When you are considering selling a multi-generational business there are many factors that come into play, such as how is the ownership distributed, how are assets being utilized, who is actively working in the company, how will the company look like after the sale - each has its own special factors that can lead to anxiety. Finding the right advisor on this journey is like having an experienced tour guide take you through the twisty streets in a city foreign to you.
Anxiety perhaps ... rewarding certainly.
How the company looks after the sale has much to do with how much of the company is being sold and what is the intention. The company could be selling just a portion of the business to raise money for expansion or to broaden the investor base and allow one, some or all the family owners to take some money off the table, experience a liquidity event. The other end of the spectrum is that the family is looking to sell all the business to a competitor or a private equity firm. In each of these cases there could be a substantial liquidity event and, as always, it is critical to have a tax attorney and accountant weigh in on the strategy for the structure of the sale. Generally, in the case of selling 100% of the company, the hardest part is figuring out the allocation wealth to the family members.

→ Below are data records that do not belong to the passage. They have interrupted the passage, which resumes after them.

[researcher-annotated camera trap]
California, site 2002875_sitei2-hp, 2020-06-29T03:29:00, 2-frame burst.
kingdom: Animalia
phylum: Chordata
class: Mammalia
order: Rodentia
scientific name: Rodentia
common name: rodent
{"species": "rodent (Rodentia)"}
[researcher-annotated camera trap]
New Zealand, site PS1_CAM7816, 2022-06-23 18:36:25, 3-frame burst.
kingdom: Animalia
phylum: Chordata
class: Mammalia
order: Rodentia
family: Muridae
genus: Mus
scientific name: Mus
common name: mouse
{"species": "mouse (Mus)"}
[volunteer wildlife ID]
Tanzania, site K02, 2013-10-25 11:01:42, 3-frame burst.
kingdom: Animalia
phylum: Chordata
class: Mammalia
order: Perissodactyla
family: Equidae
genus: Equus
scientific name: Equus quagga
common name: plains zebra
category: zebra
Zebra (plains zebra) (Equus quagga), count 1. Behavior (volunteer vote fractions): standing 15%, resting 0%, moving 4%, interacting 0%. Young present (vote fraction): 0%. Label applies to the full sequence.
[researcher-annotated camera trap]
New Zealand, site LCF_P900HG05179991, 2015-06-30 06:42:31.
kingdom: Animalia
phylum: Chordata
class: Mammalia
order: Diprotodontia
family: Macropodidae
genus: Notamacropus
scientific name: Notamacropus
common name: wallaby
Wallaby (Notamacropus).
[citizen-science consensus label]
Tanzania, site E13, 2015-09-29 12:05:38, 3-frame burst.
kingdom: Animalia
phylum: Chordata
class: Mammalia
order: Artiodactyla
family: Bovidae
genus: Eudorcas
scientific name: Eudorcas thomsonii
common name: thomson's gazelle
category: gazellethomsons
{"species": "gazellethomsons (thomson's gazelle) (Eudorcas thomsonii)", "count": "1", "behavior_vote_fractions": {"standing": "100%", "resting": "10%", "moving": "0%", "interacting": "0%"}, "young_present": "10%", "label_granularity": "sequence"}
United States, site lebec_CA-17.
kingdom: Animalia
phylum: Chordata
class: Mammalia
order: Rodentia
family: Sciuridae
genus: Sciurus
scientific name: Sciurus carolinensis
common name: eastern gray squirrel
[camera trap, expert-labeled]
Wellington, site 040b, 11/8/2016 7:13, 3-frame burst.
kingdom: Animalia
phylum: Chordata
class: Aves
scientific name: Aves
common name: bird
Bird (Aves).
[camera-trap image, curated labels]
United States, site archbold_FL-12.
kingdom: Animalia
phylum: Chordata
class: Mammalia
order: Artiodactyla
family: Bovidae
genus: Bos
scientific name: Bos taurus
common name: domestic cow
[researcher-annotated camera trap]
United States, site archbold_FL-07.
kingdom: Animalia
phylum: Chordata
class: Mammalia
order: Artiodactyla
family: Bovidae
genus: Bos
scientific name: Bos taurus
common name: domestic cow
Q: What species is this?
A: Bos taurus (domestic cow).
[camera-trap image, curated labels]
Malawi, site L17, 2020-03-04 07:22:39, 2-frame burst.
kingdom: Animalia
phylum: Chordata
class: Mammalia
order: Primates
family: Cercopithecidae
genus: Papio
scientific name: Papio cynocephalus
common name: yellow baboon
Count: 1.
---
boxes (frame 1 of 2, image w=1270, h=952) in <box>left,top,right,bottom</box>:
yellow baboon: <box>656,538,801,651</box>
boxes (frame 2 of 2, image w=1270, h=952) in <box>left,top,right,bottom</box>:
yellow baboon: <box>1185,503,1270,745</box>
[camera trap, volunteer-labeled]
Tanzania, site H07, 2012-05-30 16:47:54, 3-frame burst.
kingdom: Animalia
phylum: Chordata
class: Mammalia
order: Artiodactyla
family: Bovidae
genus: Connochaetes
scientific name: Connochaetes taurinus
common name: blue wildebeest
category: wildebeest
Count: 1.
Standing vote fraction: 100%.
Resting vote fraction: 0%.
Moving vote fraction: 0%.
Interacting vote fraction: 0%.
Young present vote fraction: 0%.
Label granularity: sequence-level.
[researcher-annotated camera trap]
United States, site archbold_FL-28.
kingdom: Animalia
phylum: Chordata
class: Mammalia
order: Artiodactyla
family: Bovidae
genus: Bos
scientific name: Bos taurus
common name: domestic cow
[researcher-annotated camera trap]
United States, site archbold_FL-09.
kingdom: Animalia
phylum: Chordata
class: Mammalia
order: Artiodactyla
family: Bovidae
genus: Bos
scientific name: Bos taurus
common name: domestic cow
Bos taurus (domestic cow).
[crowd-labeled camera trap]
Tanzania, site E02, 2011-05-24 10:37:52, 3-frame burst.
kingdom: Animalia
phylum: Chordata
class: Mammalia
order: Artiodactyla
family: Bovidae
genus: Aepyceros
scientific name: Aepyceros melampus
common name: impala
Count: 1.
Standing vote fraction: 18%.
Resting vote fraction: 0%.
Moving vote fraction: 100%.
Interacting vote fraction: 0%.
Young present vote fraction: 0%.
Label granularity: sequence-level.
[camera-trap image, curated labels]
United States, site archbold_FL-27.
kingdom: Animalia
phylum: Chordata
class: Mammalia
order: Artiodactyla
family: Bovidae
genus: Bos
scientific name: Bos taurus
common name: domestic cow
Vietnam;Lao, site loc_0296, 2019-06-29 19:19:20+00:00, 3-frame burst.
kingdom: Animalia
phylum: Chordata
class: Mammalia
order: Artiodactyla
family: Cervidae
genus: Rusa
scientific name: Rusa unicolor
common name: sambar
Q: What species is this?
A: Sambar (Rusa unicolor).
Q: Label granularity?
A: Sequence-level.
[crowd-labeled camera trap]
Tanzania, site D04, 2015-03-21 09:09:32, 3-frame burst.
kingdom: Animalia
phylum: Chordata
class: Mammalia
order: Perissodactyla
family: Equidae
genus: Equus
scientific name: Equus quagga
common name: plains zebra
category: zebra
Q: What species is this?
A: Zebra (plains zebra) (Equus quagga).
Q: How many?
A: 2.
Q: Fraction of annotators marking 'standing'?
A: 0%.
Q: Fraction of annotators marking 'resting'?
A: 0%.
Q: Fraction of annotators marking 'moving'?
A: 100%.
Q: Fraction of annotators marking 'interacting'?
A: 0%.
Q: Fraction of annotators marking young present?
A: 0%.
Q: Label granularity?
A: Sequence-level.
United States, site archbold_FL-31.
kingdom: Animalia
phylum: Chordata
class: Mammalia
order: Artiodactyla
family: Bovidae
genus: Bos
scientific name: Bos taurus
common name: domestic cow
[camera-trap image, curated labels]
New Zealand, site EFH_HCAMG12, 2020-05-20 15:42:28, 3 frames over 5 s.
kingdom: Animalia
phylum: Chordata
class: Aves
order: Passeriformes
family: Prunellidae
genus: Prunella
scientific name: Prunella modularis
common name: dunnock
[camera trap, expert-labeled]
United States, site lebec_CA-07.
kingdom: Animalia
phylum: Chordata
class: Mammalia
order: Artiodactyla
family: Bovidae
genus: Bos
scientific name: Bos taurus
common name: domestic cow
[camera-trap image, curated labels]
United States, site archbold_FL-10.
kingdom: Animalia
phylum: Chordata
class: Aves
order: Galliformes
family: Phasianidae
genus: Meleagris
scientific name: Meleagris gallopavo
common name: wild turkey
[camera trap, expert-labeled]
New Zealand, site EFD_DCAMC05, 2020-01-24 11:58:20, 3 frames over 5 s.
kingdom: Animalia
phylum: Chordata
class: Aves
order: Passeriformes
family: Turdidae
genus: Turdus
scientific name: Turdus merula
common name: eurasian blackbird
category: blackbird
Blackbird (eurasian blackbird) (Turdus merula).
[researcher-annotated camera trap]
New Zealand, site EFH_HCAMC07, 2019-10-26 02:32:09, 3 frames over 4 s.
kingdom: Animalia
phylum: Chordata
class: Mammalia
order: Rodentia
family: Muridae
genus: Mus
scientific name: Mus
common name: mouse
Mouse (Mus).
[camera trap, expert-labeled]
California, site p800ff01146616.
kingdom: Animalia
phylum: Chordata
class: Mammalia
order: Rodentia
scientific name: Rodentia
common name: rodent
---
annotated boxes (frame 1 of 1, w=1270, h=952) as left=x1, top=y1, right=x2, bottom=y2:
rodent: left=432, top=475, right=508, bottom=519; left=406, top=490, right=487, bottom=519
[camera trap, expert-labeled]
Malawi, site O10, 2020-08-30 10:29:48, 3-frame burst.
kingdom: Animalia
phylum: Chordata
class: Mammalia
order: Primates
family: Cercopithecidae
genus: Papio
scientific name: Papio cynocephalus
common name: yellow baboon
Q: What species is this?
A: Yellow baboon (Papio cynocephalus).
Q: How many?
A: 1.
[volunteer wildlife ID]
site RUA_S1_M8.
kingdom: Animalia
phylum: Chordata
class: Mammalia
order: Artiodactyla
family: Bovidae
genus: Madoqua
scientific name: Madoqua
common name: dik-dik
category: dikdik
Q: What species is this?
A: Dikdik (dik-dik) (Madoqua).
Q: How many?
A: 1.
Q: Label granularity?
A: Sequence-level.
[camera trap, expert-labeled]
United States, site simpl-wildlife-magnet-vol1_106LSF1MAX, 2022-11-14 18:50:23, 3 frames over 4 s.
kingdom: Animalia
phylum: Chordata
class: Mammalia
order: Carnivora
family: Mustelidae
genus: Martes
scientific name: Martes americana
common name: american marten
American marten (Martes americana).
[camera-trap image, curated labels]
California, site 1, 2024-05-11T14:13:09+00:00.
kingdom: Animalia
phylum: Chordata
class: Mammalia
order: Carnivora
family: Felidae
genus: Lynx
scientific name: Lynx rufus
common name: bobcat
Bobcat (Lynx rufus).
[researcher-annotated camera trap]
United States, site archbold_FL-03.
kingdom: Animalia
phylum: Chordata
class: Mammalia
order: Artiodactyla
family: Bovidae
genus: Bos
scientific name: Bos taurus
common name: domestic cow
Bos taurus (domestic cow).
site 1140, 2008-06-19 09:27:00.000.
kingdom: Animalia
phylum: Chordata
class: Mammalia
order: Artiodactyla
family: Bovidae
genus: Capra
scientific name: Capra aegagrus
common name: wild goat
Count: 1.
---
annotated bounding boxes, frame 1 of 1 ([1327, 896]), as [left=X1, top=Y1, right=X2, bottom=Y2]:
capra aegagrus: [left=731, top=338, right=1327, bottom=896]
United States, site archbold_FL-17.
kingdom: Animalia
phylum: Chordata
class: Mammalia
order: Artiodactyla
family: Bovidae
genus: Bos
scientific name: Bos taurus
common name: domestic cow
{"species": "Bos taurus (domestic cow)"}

In the situation where you are planning on selling a portion of the business, while you will have wealth allocation considerations, you may have many more things to consider such as what family members are working in the company today, will they want to stay, should they stay, and what would be their role going forward? It is not uncommon that in a family run business all sorts of people, particularly family members, are doing jobs that may not be truly needed. When you take on outside funds, depending upon the extent of the 3rd party investment, you may be under some restrictions about what roles should exist going forward, either in the near-term ore longer term. There is often some delicate maneuvering that needs to be executed to create a more effective alignment of staff to business functions.
It’s even possible, and perhaps likely, that there are family friends working in the company. Depending on the size of the organization, you may be faced with right sizing of these roles as well which then introduces the need for some sort of compensation formula for the folks that are staying and the ones that leaving.
When you look at the utilization of assets, this too has some interesting dynamics. If the company has been around for decades family members may have become attached to certain assets over the years. There could be farming property with a house on it that will be staying with the sale, there could be a garage that has been uniquely remodeled to display a valuable collection of some sort. Selling the business will require a formula for addressing these assets as well and ensuring that there is an appropriate value placed on the asset and that the family member retaining the asset pays a value for that asset to the funding mechanism.
No matter how you look at it, the opportunity raise cash is often an exciting time for a family that has worked hard over the years. The cash means an opportunity to diversify, create quality time, and even align with new investors with new ideas, that create an even longer runway for the company.
Selling a business creates anxiety, selling a family business is often tougher, yet with clear goals and objectives laid out, and a trusted advisor at hand, the process can be completed in a timely and fair fashion such that everyone gets a win. There are many more factors to consider and as tough as it appears, rest comfortably that you are not the first person to go on this journey, you are not alone.